Os políticos inventaram um concurso de beleza para, assim, escolher a futura namorada de Adágio. Obviamente, ninguém sabia que aquele evento era para tal. Seja como for, houve centenas de inscrições, mesmo porque a premiação não era das piores e, além disso, a vencedora receberia um troféu, sem contar a faixa de rainha da beleza.

Para encurtar a história, o concurso aconteceu logo no mês seguinte. As finalistas, uma mais linda do que a outra, se esforçaram além da conta. Entre loiras e morenas, ganhou a única ruiva. Jéssyka! Uma belezura!

Dois dias após a coroação, Jéssyka foi convidada para uma recepção no amplo salão da sede do governo. A moça, assim como todas as rainhas, foi ladeada por algumas damas de companhia, que foram escolhidas pelo governador, que, esperto que só, mandou trazer as quatro últimas colocadas no concurso. Dessa forma, pensou, a beleza da rainha ficaria ainda mais evidente.
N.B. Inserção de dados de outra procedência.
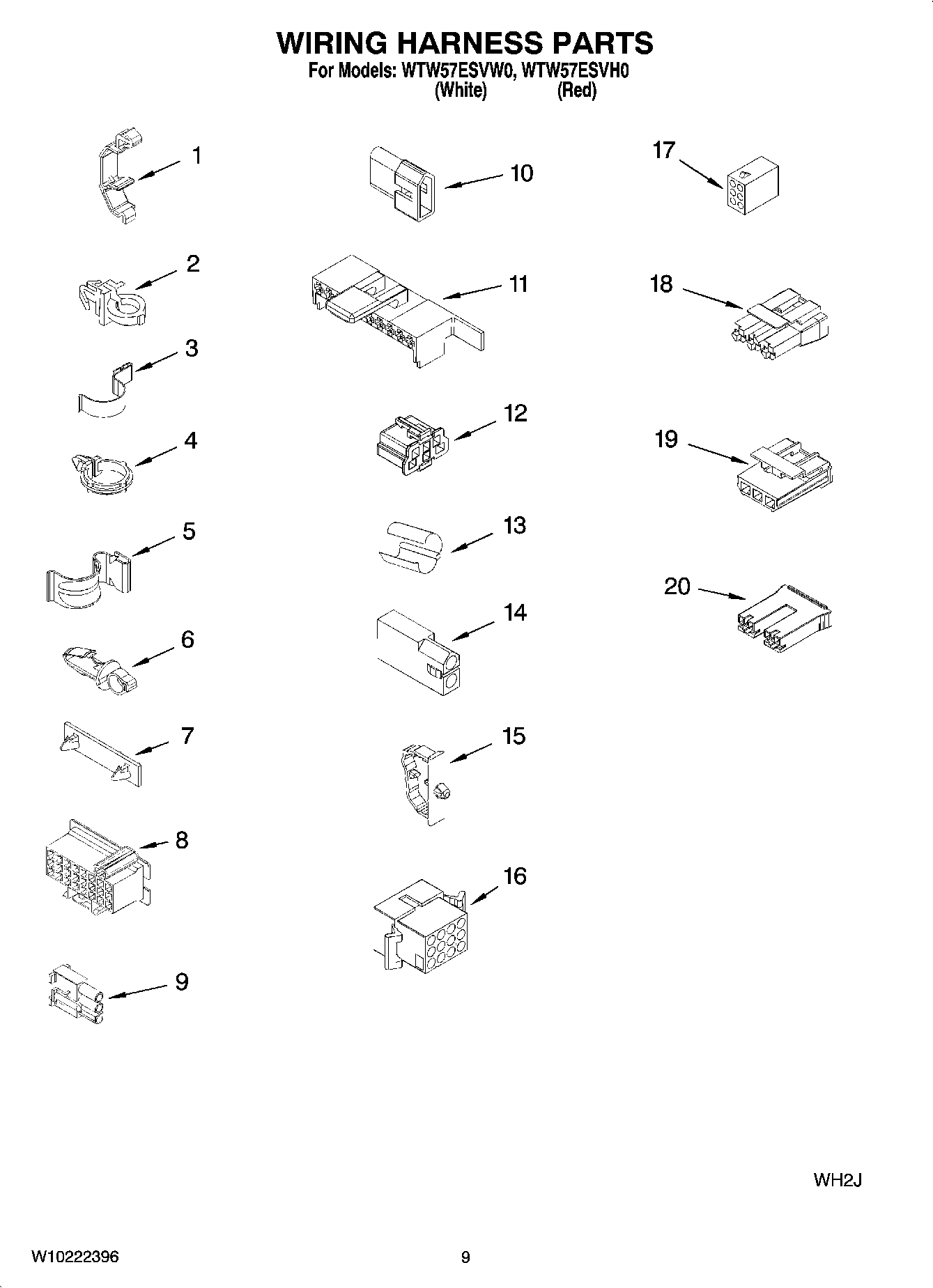 WIRING HARNESS PARTS
For Models: WTW57ESVW0, WTW57ESVH0
(White) (Red)

1
2
3
4
5
6
7
8
9
10
11
12
13
14
15
16
17
18
19
20

WH2J

W10222396

9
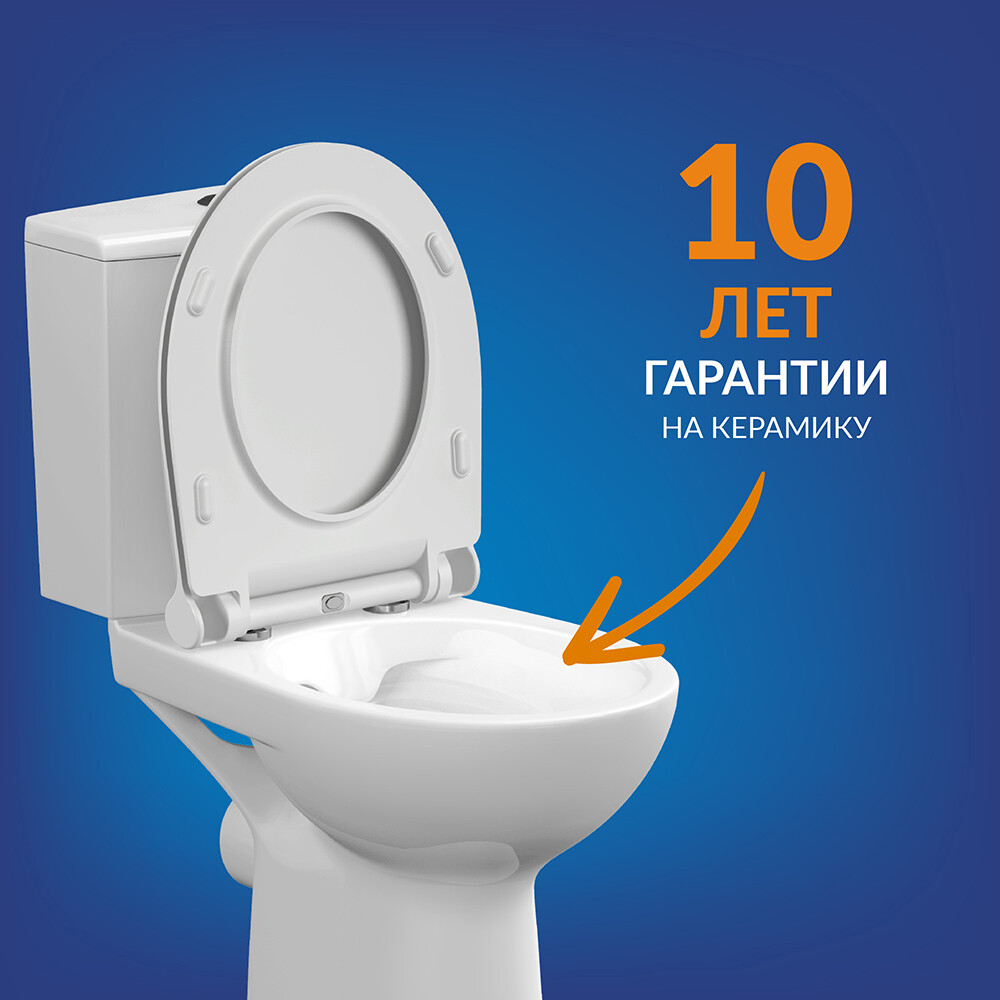 10
ЛЕТ
ГАРАНТИИ
НА КЕРАМИКУ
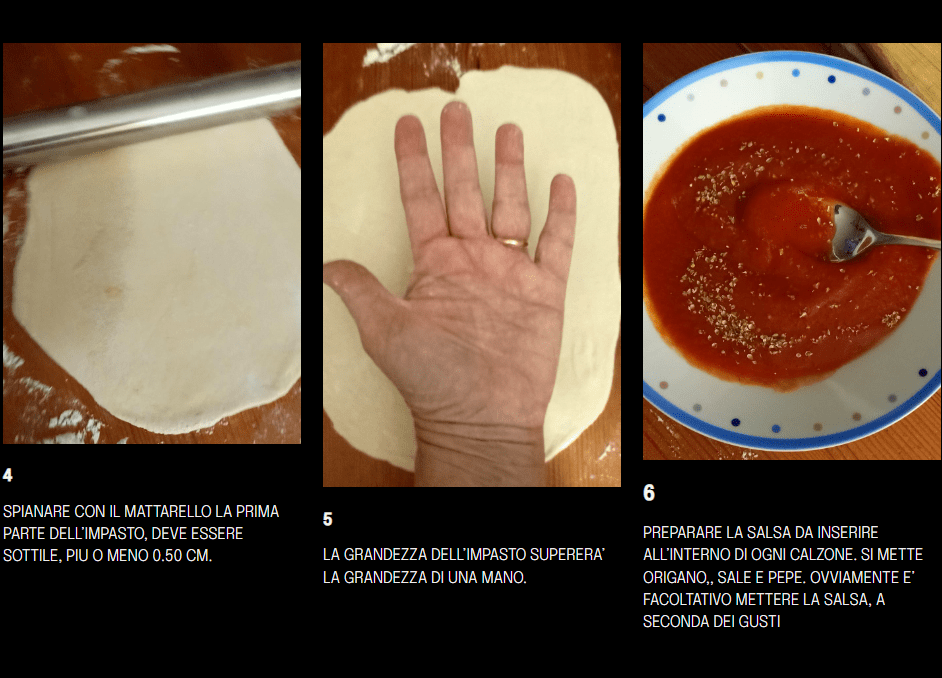 4

SPIANARE CON IL MATTARELLO LA PRIMA PARTE DELL'IMPASTO, DEVE ESSERE SOTTILE, PIU O MENO 0.50 CM.

5

LA GRANDEZZA DELL'IMPASTO SUPERERA' LA GRANDEZZA DI UNA MANO.

6

PREPARARE LA SALSA DA INSERIRE ALL'INTERNO DI OGNI CALZONE. SI METTE ORIGANO,, SALE E PEPE. OVVIAMENTE E' FACOLTATIVO METTERE LA SALSA, A SECONDA DEI GUSTI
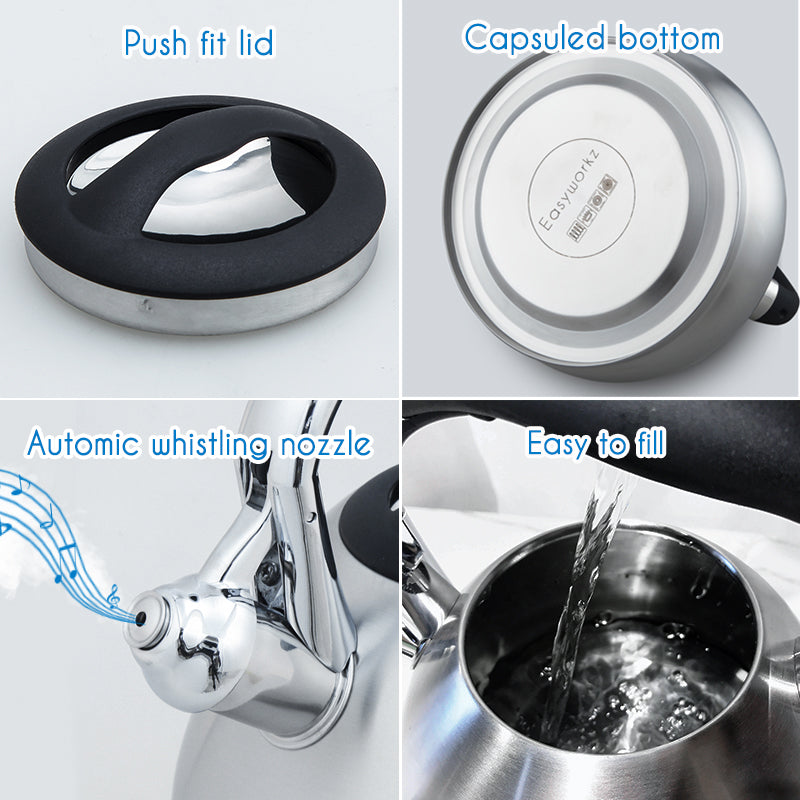 Push fit lid

Capsuled bottom

Easyworkz

Automic whistling nozzle

Easy to fill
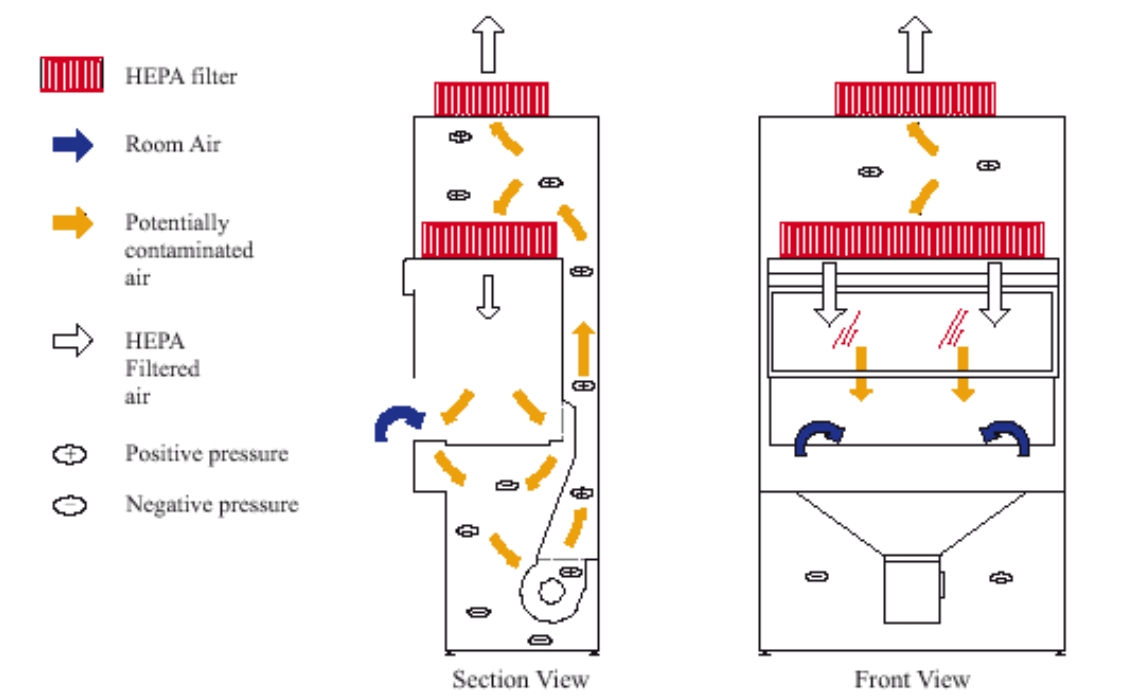 HEPA filter

Room Air

Potentially contaminated air

HEPA Filtered air

Positive pressure

Negative pressure

Section View

Front View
Adágio também foi convidado para a festança. Ele, além de comandar a orquestra naquele evento, iria se sentar à mesa com a rainha da beleza. Tudo arranjado, era questão de tempo para que os dois pombinhos se sentissem atraídos um pelo outro.

Conversa vai, conversa vem, Adágio, sempre com os ouvidos atentos, parece não ter gostado da voz esganiçada de Jéssyka. Ademais, a rainha da beleza também parecia ter outros interesses além de manipuladores de batutas. Dava até para ouvir os pensamentos do governador e do administrador regional, que, antes confiantes, agora carregavam só lamúrias.

Jéssyka, cuja soberba lhe havia subido à cabeça, decidiu se levantar e ir embora. Aquela situação era uma afronta para uma rainha. Não uma rainha qualquer, diga-se de passagem. Rainha da beleza! Pois se levantou e, apenas com um olhar para as suas damas, disse para que todas a acompanhassem. E foi o que fizeram, mas ocorreu um incidente com a Berenice, justamente a última colocada do concurso.

Assim que a Berenice ergueu seu corpo ligeiramente roliço, eis que se ouviu um som vindo do seu orifício mais ao sul. Imediatamente, olhares repreendedores surgiram de todos os lados. A moça, sem ter onde enfiar o rosto de tão envergonhada, foi salva por Adágio, que ficou encantado. Tanto é que, após seis meses de namoro, os dois ficaram noivos e, parece, vão se casar no próximo ano.

Percebo que você ainda está aqui me lendo. Na certa, está curioso para saber como é que o Adágio salvou a Berenice daquele imbróglio. Pois bem, eis as palavras do gajo:

— Nem mesmo um saxofone consegue fazer um fá sustenido tão bonito.

*Eduardo Martínez é autor do livro “57 Contos e Crônicas por um Autor muito Velho”.